Felipe has been a godsend, and not only has helped all for of us get adjusted, he and his friends are a lot of fun to hang out with. The other night we had a churrasco, barbecue, and I've gone out with him and his girlfriend a couple of times. It was his girlfriend's sister's birthday two days ago, and I got invited to go out for pizza with her family. This dynamic has been great, one of my biggest worries about living in an apartment with another student was that I wasn't going to be around families and would miss out on that aspect of the culture. This hasn't been the case at all, and I've been invited to all sorts of gatherings and functions by Felipe as well as the other students' families. Despite sounding cliche, everyone has been incredibly welcoming and genuine in wanting to get to know us and show us a good time. Felipe has personally found Garrett, another exchange student, another house to live in since his first apartment was not ideal. So tomorrow we'll move him into his new place, which is where Felipe's grandmother lives.
One fun activity this week was when we went to Caroline's, another exchange student, sister's graduation.
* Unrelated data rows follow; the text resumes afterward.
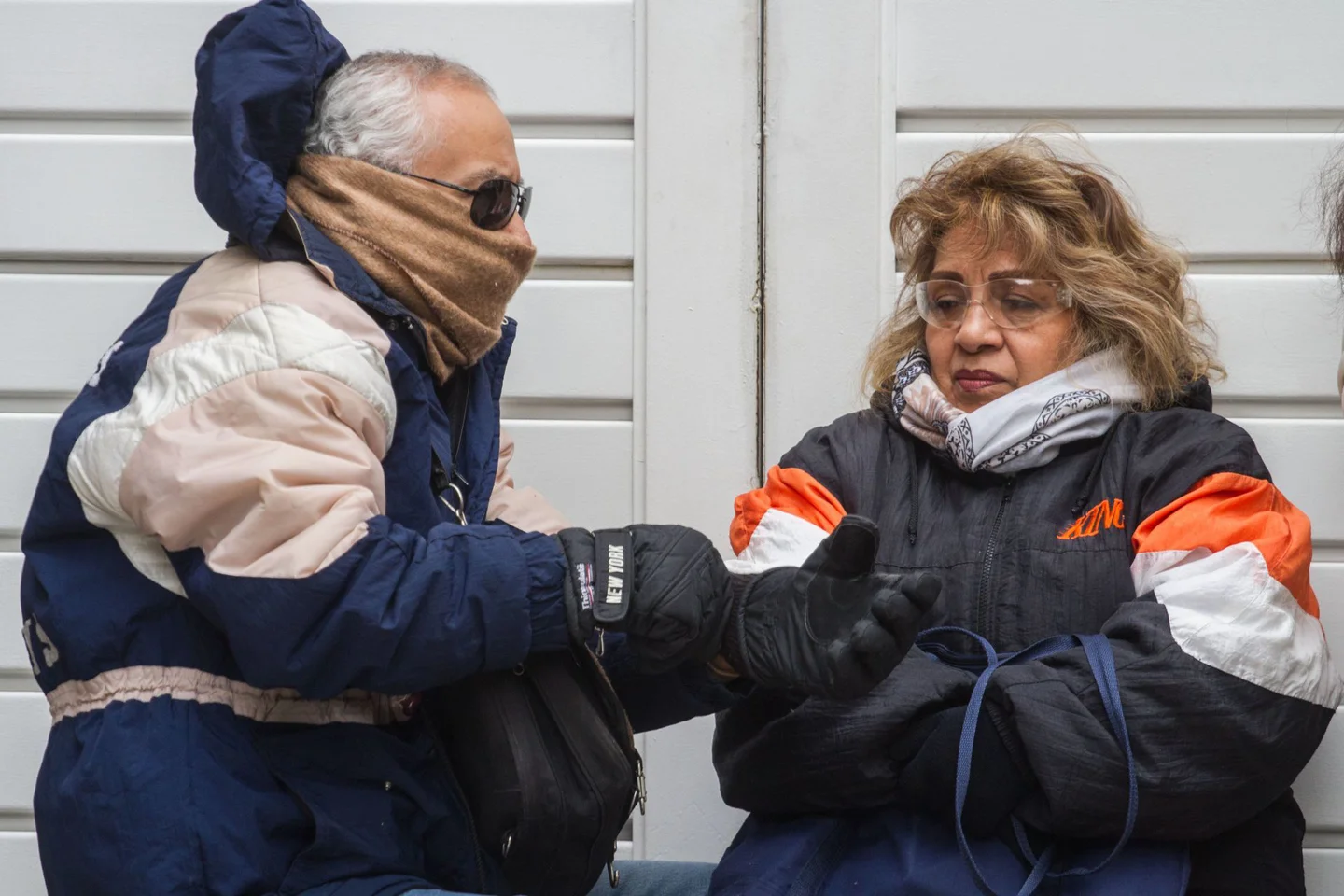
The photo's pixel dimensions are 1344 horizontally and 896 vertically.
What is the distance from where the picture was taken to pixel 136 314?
3529 millimetres

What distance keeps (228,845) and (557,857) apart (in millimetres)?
477

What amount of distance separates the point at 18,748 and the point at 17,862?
278 mm

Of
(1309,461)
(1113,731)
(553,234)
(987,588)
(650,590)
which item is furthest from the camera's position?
(553,234)

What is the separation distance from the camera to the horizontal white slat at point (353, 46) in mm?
3500

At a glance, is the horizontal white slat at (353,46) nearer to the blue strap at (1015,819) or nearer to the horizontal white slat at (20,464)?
the horizontal white slat at (20,464)

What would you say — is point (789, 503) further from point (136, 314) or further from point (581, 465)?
point (136, 314)

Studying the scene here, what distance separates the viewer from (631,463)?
11.4 ft

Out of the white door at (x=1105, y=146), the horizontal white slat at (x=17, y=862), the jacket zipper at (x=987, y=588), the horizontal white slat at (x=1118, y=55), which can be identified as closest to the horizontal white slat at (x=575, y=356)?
the white door at (x=1105, y=146)

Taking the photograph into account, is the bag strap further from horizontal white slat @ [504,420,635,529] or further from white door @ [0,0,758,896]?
horizontal white slat @ [504,420,635,529]

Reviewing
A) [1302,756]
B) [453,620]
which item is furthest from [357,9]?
[1302,756]

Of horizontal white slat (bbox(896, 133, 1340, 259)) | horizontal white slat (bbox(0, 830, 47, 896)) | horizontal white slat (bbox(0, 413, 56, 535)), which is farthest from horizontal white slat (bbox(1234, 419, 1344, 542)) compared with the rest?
horizontal white slat (bbox(0, 830, 47, 896))

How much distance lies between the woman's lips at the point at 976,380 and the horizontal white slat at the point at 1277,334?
2.85 feet

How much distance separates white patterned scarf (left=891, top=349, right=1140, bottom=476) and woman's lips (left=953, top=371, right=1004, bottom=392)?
0.26 ft

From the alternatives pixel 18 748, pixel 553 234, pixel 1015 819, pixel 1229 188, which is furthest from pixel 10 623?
pixel 1229 188
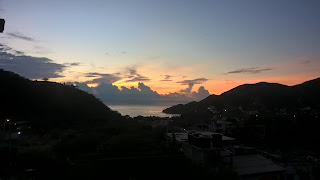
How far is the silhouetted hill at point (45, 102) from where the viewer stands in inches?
1072

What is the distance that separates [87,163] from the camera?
7.79 m

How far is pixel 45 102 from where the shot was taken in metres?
31.7

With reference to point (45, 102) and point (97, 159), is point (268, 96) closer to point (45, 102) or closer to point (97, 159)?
point (45, 102)

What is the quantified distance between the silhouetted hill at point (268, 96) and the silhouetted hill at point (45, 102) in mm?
37565

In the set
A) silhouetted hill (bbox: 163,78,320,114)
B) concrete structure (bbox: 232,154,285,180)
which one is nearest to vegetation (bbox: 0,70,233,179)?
concrete structure (bbox: 232,154,285,180)

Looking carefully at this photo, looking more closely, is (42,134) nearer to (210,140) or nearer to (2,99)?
(210,140)

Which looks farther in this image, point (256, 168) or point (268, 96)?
point (268, 96)

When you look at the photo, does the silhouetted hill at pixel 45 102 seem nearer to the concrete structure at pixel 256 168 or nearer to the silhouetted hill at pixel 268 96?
the concrete structure at pixel 256 168

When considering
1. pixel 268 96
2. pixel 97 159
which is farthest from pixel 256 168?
pixel 268 96

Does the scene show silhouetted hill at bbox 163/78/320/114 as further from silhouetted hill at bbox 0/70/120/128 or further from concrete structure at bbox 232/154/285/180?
concrete structure at bbox 232/154/285/180

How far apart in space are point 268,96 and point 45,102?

Maybe the funniest difference between this ceremony and the others I've attended in the States was that instead of having a typical band play "Pomp and Circumstance" when all the graduates file in, they had a Beatles tribute band play. It was entertaining to watch everyone enter to lyrics like "she loves you yeah, yeah, yeah." This act was followed by an intense opera singer and other musical acts, so the whole thing ended up being quite the event. I've put up pictures on Picasa, which you can link to in the slideshow thing above. After this, we went with Caroline's family out to eat pizza to celebrate.
So, all is well. I'm still adjusting to being in a new place and am nervous for classes starting and meeting a ton of new people all at once. We're going to meet the rest of the exchange students who aren't in our program soon, so that will be fun.